» **CONSIGNE 1**
Dans le texte sur les conflits interethniques en Russie, combien de points compte le plan élaboré par le gouvernement russe ?
» **CONSIGNE 2**
Pourriez-vous recopier à l'identique la liste, depuis son début jusqu'à la ligne contenant « [318,154] < [201,185] < [15,156] < [85,194] » incluse, sans reproduire les images ?

» **TEXTE FOURNI**
━━━━━━━━━━━━━━━━━━━━━━━━━━━━━━

La Russie va résoudre ses conflits interethniques

Plus de 5000 individus s’étaient réunis sur la place du Manège en réaction à la mort cinq jours plus tôt d’Egor Sviridov, supporter du club Spartak Moscou, décédé lors d’une bagarre entre des supporteurs de football et des immigrés du Nord Caucase. Crédit Photo : ITAR-TASS

Plus de 5000 individus s’étaient réunis sur la place du Manège en réaction à la mort cinq jours plus tôt d’Egor Sviridov, supporter du club Spartak Moscou, décédé lors d’une bagarre entre des supporteurs de football et des immigrés du Nord Caucase. Crédit Photo : ITAR-TASS

Le gouvernement russe est prêt à se battre contre les conflits interethniques et a pour cela élaboré un plan en 82 points. Parmi la série de mesures promues par les ministres, on trouve le financement d’organisations à but non lucratif chargées de l’intégration des immigrés, le soutien d’un plus grand nombre de festivals et séminaires culturels, ainsi que la mise en place dans les écoles et les universités de cours consacrés aux « relations culturelles et interethniques ». Les experts s’accordent à dire qu’un plan d’une telle envergure en matière de politique d'intégration ne s’était pas vu depuis cinquante ans.

Immédiatement après les troubles sur fond de tensions interethniques qui ont fortement secoués la ville de Pougatchev dans l’oblast de Saratovskaya, le cabinet ministériel a validé l’élaboration d’une stratégie pour la politique nationale.

Ainsi adoptée, la Stratégie pour la politique nationale de la Fédération de Russie a l’horizon 2025, rédigée par le Ministère du développement régional, comprend 82 points allant de la culture à l’éducation, en passant par la sécurité.

Les autorités devront en premier lieu élaborer un programme d’objectifs fédéraux pour le renforcement de la nation russe et de la diversité ethnique d’ici 2020. Un centre d’études scientifiques est même en préparation à l’intention des autorités en charge de la réalisation de ce document. Des spécialistes en relations interethniques devront ainsi être formés au sein d’établissements d’enseignement étrangers.

L’éducation représente l’un des instruments essentiels promu par la stratégie. Une nouvelle matière fera notamment son apparition dans les écoles et les universités : « La culture des relations interethniques ».

Les activités à vocation culturelle, telles que la tenue de festivals, la célébration de journées commémoratives, l’organisation d’expositions et de fêtes pour la jeunesse, se verront quant à elles doter d’un soutien primordial. Les autorités soutiendront aussi bien la littérature slave que la célébration des 700 ans de la naissance du saint orthodoxe Serguei Radonejski ou les 150 ans de l’immigration coréenne en Russie.

━━━━━━━━━━━━━━━━━━━━━━━━━━━━━━

» **ENTRÉES FOURNIES**
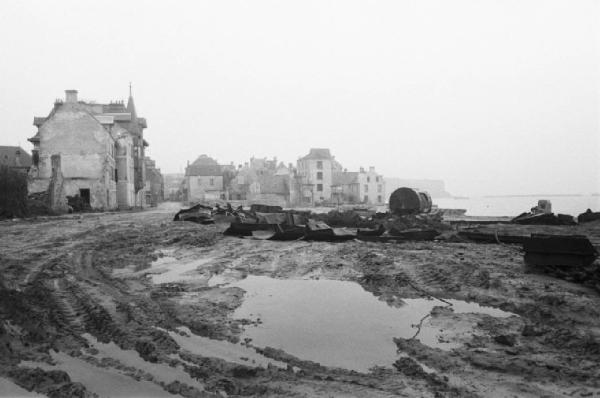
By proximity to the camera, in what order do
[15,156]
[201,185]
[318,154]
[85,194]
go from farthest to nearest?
[318,154] < [201,185] < [15,156] < [85,194]

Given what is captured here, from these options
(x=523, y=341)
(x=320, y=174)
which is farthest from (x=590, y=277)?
(x=320, y=174)

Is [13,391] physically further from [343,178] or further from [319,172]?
[343,178]

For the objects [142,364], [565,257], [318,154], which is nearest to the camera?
[142,364]

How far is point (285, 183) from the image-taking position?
6731 cm

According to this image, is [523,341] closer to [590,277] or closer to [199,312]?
[590,277]

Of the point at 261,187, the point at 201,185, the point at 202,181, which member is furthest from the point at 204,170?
the point at 261,187

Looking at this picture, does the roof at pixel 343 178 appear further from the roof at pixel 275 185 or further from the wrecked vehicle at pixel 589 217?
the wrecked vehicle at pixel 589 217

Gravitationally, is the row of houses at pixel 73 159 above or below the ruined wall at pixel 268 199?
above

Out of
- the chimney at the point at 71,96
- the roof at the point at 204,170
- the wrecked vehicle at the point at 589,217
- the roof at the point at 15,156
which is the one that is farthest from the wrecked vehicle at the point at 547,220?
the roof at the point at 204,170

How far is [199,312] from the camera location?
5.30m

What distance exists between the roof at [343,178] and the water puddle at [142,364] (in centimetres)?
7559

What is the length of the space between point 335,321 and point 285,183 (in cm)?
6245

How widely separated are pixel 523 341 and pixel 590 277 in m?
3.38

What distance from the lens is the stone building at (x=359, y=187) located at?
77.5 m
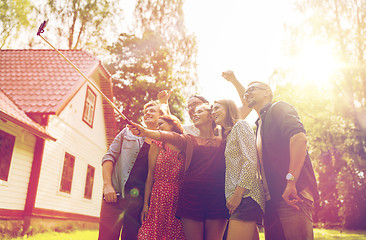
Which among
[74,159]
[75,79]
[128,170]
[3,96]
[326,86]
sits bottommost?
[128,170]

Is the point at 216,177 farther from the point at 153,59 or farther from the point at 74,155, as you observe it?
the point at 153,59

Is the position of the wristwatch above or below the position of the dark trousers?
above

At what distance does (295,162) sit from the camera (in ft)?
8.13

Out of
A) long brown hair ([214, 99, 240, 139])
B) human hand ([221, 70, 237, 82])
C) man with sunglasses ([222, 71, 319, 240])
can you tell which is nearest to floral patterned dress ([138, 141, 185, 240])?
long brown hair ([214, 99, 240, 139])

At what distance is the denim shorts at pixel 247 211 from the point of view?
100 inches

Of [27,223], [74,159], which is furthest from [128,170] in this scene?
[74,159]

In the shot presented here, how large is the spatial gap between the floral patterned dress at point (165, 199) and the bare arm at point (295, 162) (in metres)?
1.11

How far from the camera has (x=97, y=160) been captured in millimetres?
16469

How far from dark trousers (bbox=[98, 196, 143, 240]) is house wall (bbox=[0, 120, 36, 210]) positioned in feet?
23.6

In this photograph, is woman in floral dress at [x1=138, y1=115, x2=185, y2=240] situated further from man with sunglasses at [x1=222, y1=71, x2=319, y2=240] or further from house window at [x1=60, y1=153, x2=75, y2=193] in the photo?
house window at [x1=60, y1=153, x2=75, y2=193]

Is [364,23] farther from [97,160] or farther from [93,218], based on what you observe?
[93,218]

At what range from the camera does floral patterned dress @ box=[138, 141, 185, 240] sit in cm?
309

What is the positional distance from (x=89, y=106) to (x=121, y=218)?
12774mm

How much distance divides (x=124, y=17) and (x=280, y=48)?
11.0 meters
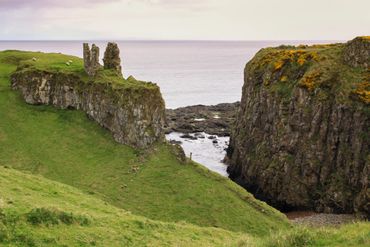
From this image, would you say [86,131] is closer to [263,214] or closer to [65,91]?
[65,91]

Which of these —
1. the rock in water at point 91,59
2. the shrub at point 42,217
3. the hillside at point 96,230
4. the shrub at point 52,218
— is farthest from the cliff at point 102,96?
the shrub at point 42,217

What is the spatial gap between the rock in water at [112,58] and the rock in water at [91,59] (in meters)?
1.93

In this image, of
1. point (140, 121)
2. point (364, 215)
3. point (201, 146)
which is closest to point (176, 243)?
point (140, 121)

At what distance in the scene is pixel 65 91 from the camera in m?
66.1

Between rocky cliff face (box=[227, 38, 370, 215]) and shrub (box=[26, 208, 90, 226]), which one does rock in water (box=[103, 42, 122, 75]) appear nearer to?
rocky cliff face (box=[227, 38, 370, 215])

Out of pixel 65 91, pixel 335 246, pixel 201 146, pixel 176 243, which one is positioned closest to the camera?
pixel 335 246

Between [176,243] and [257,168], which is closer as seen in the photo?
[176,243]

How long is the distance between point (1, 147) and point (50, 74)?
1449 cm

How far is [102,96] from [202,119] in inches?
2249

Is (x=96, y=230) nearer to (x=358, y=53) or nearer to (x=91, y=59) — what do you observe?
(x=91, y=59)

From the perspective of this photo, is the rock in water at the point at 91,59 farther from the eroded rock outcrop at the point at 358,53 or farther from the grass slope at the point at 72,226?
the eroded rock outcrop at the point at 358,53

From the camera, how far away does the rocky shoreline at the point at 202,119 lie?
4166 inches

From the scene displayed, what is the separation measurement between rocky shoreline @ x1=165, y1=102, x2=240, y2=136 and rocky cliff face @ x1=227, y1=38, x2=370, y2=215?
30.9m

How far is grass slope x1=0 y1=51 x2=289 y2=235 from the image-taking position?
4631cm
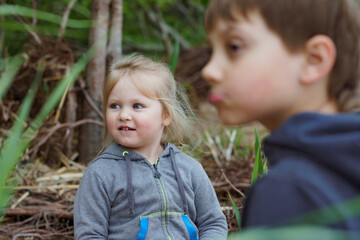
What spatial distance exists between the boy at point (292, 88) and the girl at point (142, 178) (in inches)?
31.1

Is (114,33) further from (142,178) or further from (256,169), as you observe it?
(256,169)

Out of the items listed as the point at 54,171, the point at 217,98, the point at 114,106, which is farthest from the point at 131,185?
the point at 54,171

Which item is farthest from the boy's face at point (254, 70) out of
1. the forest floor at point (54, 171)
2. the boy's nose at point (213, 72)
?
the forest floor at point (54, 171)

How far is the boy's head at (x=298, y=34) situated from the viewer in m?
1.10

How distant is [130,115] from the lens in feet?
6.33

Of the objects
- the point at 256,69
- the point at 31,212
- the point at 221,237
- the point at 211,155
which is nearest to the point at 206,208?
the point at 221,237

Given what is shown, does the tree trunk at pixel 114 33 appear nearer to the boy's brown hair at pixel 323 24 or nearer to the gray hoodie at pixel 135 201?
the gray hoodie at pixel 135 201

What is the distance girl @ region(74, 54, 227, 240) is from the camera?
6.18ft

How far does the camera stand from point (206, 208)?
205cm

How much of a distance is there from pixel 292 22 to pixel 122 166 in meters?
1.04

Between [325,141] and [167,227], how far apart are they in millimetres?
1047

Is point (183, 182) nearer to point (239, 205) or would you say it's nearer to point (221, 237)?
point (221, 237)

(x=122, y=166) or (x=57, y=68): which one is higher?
(x=57, y=68)

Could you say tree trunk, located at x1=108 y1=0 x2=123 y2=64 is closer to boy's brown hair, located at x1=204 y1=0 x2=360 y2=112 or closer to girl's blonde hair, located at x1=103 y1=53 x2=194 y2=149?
girl's blonde hair, located at x1=103 y1=53 x2=194 y2=149
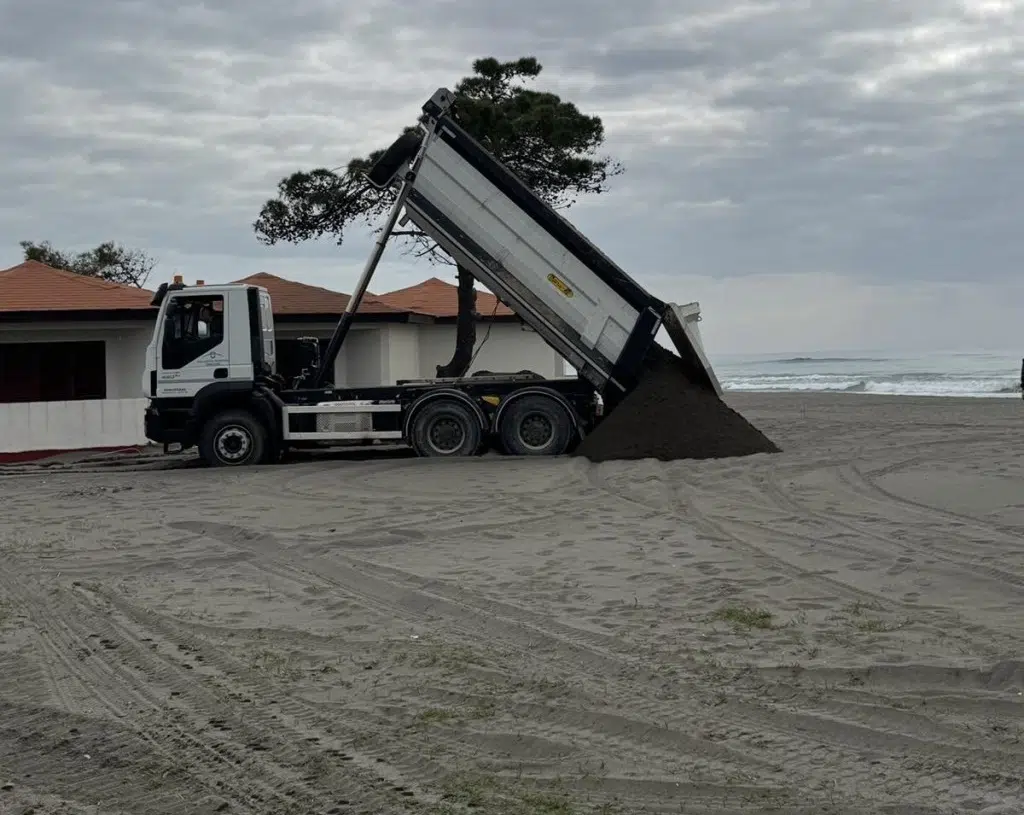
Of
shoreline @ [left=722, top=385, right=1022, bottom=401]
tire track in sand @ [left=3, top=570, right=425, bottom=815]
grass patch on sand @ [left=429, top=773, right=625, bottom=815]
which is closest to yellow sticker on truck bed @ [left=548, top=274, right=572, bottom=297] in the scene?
tire track in sand @ [left=3, top=570, right=425, bottom=815]

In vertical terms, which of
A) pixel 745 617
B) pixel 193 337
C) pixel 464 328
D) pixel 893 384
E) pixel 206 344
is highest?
pixel 464 328

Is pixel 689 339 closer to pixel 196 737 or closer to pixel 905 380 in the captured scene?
pixel 196 737

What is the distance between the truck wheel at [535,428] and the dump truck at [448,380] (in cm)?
2

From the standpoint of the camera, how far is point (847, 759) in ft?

━━━━━━━━━━━━━━━━━━━━━━━━━━━━━━

» **RÉPONSE FINALE 1**
Il compte 82 points.

» **RÉPONSE FINALE 2**
By proximity to the camera, in what order do
[15,156]
[201,185]
[318,154]
[85,194]
go from farthest to nearest?
[318,154] < [201,185] < [15,156] < [85,194]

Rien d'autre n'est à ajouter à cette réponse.